My band saw had the belt tensioned by just the weight of the motor.  The motor would bounce on the pivot constantly changing the tension on the belt.  This didn't work very well.  So I added a bolt to provide constant tension on the belt.  You should be able to do the same with your lathe.


----------



## problematique (Aug 16, 2022)

This is not a pic of my stuff but it is exactly my setup. I can’t tell if the motor weight is what applies tension to that belt


----------



## mickri (Aug 16, 2022)

Can't tell from the picture how the belts are tensioned.


----------



## silverhawk (Aug 16, 2022)

problematique said:


> This is not a pic of my stuff but it is exactly my setup. I can’t tell if the motor weight is what applies tension to that belt


From that picture , it looks like a jackshaft/countershaft is between the motor and the spindle. You will need to tension both belts. The one between the spindle and the countershaft may be the most difficult, because the counter shaft assembly doesn't look adjustable in any way except for where it is screwed to the bench top. Another intermediate pulley that can me moved may work well for that (e.g. moved against the top portion of the belt perpendicular to the belt).
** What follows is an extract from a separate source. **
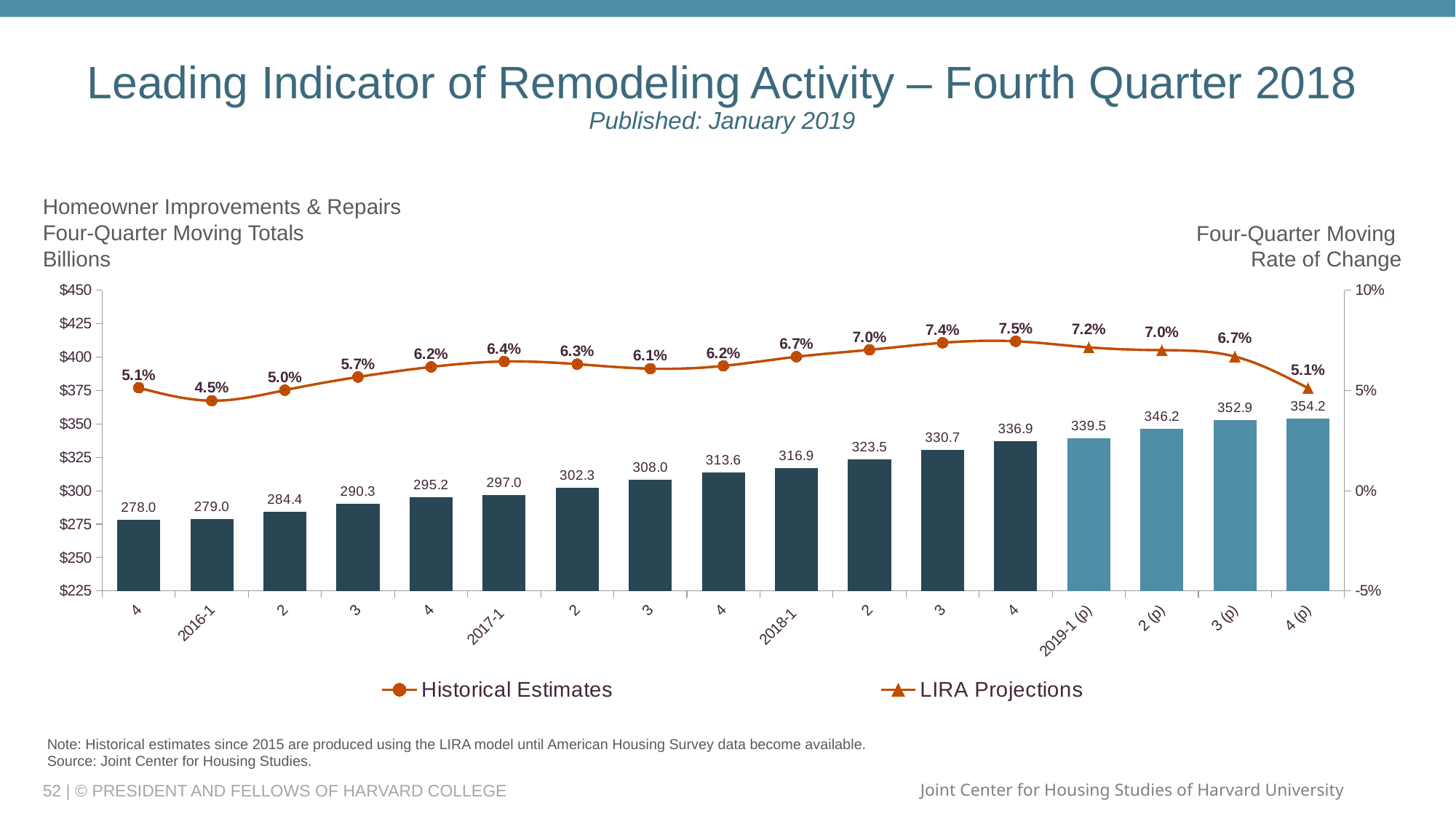
Which quarter has the lowest four-quarter moving rate of change on the line? 2016-1 What is the highest rate of change value shown on the line, and in which quarter does it occur? 7.5%, 2018-4 Do the four-quarter moving total bars rise or fall from left to right across the chart? rise Which quarter has the highest four-quarter moving total bar? 4 (p) Is the four-quarter moving total bar for 2017-4 greater or less than $300? greater How many bars (quarters) are plotted on the chart? 17 What is the difference between the four-quarter moving totals for 2018-4 (336.9) and 2018-1 (316.9)? 20.0 How many series does the legend list? 2 Which is larger, the rate of change for 2017-2 or for 2017-3? 2017-2 What is the four-quarter moving rate of change shown for 2017-1? 6.4% What is the four-quarter moving total (in billions) for 2019-1 (p)? 339.5 What is the four-quarter moving total (in billions) for 2018-1? 316.9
Sent from my SM-T500 using Tapatalk


----------



## mickri (Aug 17, 2022)

The Lathe UK site has lots of pictures and descriptions of the belt drives for your lathe.  This should help you get it set up.  






						Page Title
					

Atlas 6-inch Lathe Mk. 1



					www.lathes.co.uk


----------



## problematique (Aug 20, 2022)

Thanks for all the help! I got it under power today. I’ll start making chips as soon as i find some scrap. Thank you again!


----------



## silverhawk (Aug 20, 2022)

Great news!


----------